Thank you Devon and Vladimir for starting this thread.  We (AddThis) 
have been struggling with gmetad performance and stability for a while 
and I'm personally excited to see the focus here.  I'll explain briefly 
how we are using ganglia for context and then have inline comments.

We have two data centers each with over a dozen clusters.  Each of these 
clusters are polled by a gmetad that does not store any rrds (only used 
for alerting) and one that writes out rrds & satisfies queries gweb. 
There is also a "grid" gmetad that polls DC1 and DC2's gmetad and writes 
out a copy of RRDs for all data centers at somewhat less granularity. 
This is used instead of federation so when a DC goes down we still have 
access to it's metrics so we can figure out what happened.  I believe 
this is called "non-scalable" mode or something like that.

Each "grid" gmetad is also forwarding all of it's metrics to a graphite 
instance.  Between the two DCs we currently have about 620k metrics. 
Our primary problems are around gmetad hanging and no longer polling a 
cluster, and gaps in graphs (particularly by the time the metrics get to 
graphite).  Since the gaps show up on large monitors with dashboards 
they cause a lot of complaints.

On 12/06/2013 03:36 PM, Vladimir Vuksan wrote:
> The Ganglia core is comprised of two daemons, `gmond` and `gmetad`. `Gmond` is
> primarily responsible for sending and receiving metrics; `gmetad` carries the
> hefty task of summarizing / aggregating the information, writing the metrics
> information to graphing utilities (such as RRD), and reporting summary metrics
> to the web front-end. Due to growth some metrics were never updating, and
> front-end response time was abysmal. These issues are tied directly to 
> `gmetad`.
>

Were these failures totally random or grouped in some way?  (Same 
cluster, type, etc).


> In our Ganglia setup, we run a `gmond` to collect data for every machine and
> several `gmetad` processes:
>
>    * An interactive `gmetad` process is responsible solely for reporting 
> summary
> statistics to the web interface.
>    * Another `gmetad` process is responsible for writing graphs.
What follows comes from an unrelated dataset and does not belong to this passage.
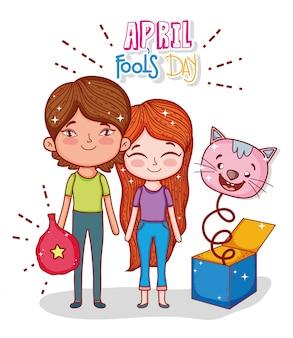 Garçon et fille avec une boîte à chat au jour de l'imbécile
Are these two gmetad process co-located on the same server?  I think 
this is an interesting option that I at least was not aware of.

Did you go with this setup to alleviate the problems described above or 
for other reasons?

> Initially, I spent a large amount of time using the `perf` utility to attempt 
> to
> find the bottleneck in the interactive `gmetad` service. I found that the hash
> table implementation in `gmetad` leaves a lot to be desired: apart from very
> poor behavior in the face of concurrency, it also is the wrong datastructure 
> to
> use for this purpose. Unfortunately, fixing this would require rewriting large
> swaths of Ganglia, so this was punted. Instead, Vlad suggested we simply 
> reduce
> the number of summarized metrics by explicitly stating which metrics are 
> summarized.

I strongly suspect a lot of blame should fall on the hash table.  I 
think it's likely the cause of the hangs we have observed in 
https://github.com/ganglia/monitor-core/issues/47 and Daniel Pocock has 
seen problems with it as far back as 2009.

Most of my experience is with python and java which have fancy abstract 
base classes, collection hierarchies, and whatnot.  Even  though a hash 
table does not have the best properties, wouldn't it be relativity easy 
to drop in a better one?


> This improved the performance of the interactive process (and thus of the web
> interface), but didn't address other issues: graphs still weren't updating
> properly (or at all, in some cases). Running `perf` on the graphing `gmetad`
> process revealed that the issue was largely one of serialization: although we
> had thought we had configured `gmetad` to use `rrdcached` to improve caching
> performance, the way that Ganglia calls librrd doesn't actually end up using
> rrdcached -- `gmetad` was writing directly to disk every time, forcing us to
> spin in the kernel. Additionally, librrd isn't thread-safe (and its 
> thread-safe
> API is broken). All calls to the RRD API are serialized, and each call to 
> create
> or update not only hit disk, but prevented any other thread from calling 
> create
> or update. We have 47 threads running at any time, all generally trying to 
> write
> data to an RRD file.

Frankly I don't understand rrdcached.  The OS already has a fancy 
substytem for keeping frequencly accessed data in memory.  If we are 
dealing with a lot of files (instead of a database with indexes where 
the applicaiton might have more information than the OS) why fight with 
it? (Canonical rant: https://www.varnish-cache.org/trac/wiki/ArchitectNotes)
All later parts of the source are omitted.